Media Mix, Mar. 17, 2013

UnknownHere’s this week’s Media Mix about the Shinsai Big Data project, which endeavors to make sense of data recorded on March 11, 2011 in the areas of northeastern Japan that were hit the hardest by the tsunami caused by the 9.0 magnitude earthquake. Rereading the column in the paper this morning I realized it may come across as a sort of magic bullet—a means of managing disasters as they happen—but in truth the only aim of the project now is to evaluate that data. Any recommendations that follow have more to do with changing people’s perceptions of how to act in an emergency, rather than how to utilize GPS and mobile phone data, as well as social networks, in the event of a disaster. In other words, the value of the knowledge gained by the project is still in the realm of preparedness. For sure, social networks are going to be a very valuable tool in disaster management from now on, but such considerations can be addressed without having to study how they were used during 311, though such study is helpful. What the project really tells us is that preparedness measures have been insufficient so far. The implication that people drove toward the most dangerous areas and were then killed in their cars when the tsunami hit indicates that not enough has been done to educate people who live in at-risk zones. Also, better evacuation plans should be drawn up, stressing distance from the shore rather than just height above sea level.
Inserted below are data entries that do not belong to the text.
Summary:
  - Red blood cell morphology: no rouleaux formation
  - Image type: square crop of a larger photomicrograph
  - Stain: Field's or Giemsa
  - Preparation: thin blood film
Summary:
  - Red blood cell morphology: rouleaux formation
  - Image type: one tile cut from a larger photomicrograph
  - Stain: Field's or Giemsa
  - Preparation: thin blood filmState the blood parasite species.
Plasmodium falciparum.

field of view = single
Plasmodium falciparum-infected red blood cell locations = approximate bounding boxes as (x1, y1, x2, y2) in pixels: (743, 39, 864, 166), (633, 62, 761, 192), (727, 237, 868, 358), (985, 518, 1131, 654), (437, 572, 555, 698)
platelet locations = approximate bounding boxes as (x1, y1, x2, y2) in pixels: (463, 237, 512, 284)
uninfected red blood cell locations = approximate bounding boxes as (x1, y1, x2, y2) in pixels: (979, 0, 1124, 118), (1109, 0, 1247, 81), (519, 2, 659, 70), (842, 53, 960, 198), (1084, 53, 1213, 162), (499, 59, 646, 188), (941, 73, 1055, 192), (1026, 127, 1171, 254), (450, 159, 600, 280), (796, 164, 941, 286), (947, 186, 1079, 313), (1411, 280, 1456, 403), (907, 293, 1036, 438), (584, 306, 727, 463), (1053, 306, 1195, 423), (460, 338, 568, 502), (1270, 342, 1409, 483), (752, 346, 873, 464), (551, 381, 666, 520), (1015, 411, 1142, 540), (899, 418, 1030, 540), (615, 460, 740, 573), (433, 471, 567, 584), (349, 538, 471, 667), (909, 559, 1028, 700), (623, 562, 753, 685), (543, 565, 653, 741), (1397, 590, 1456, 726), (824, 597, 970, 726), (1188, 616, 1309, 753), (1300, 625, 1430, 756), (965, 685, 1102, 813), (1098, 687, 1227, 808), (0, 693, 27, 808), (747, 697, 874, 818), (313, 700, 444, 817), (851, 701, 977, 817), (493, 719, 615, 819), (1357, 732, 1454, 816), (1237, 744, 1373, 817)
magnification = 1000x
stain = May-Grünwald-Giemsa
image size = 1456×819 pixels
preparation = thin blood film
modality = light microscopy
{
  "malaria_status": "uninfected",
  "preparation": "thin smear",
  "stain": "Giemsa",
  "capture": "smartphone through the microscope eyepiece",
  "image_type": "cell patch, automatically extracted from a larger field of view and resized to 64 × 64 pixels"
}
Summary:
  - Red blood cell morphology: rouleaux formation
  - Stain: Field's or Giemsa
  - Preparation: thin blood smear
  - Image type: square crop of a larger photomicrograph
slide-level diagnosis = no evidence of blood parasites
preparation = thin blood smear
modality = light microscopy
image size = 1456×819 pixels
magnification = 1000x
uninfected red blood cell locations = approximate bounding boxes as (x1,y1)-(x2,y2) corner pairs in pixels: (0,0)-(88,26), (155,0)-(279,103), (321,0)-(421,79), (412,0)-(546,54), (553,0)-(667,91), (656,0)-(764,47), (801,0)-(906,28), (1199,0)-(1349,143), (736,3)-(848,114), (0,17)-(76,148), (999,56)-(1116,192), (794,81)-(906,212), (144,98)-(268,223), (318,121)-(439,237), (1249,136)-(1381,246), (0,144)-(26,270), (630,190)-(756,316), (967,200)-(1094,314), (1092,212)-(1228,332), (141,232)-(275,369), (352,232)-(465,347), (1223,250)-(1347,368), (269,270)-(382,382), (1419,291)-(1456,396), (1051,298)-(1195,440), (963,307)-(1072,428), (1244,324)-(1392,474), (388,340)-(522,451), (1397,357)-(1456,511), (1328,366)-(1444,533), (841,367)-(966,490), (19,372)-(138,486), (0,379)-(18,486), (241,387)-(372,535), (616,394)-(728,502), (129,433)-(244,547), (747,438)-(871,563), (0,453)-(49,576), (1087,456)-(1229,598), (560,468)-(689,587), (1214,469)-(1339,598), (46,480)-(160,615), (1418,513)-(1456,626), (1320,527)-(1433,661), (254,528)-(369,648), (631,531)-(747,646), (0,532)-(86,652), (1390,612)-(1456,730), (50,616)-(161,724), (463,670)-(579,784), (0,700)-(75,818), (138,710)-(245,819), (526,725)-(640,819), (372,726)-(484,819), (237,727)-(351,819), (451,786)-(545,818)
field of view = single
It’s understandable that under such tense circumstances people will first think of the safety of their loved ones, but the data implies that a good number of people died trying to do that. Given the reality of human nature perhaps it’s useless to expect people will leave their loved ones behind if they think they have even the slightest chance of saving them, but they have to be made aware of the fact that an automobile in such a situation may end up being a tomb rather than a tool. What the NHK program suggested to me was that anyone in danger of being a victim of a quake or tsunami—and that includes almost everyone in Japan—must be told of which areas are more dangerous than others. More significantly, schools and nursing homes and other facilities catering to individuals with less mobility should not be built in isolated places that cannot be readily reached by rescue personnel. These are exigencies that don’t require mathematical analysis, just common sense.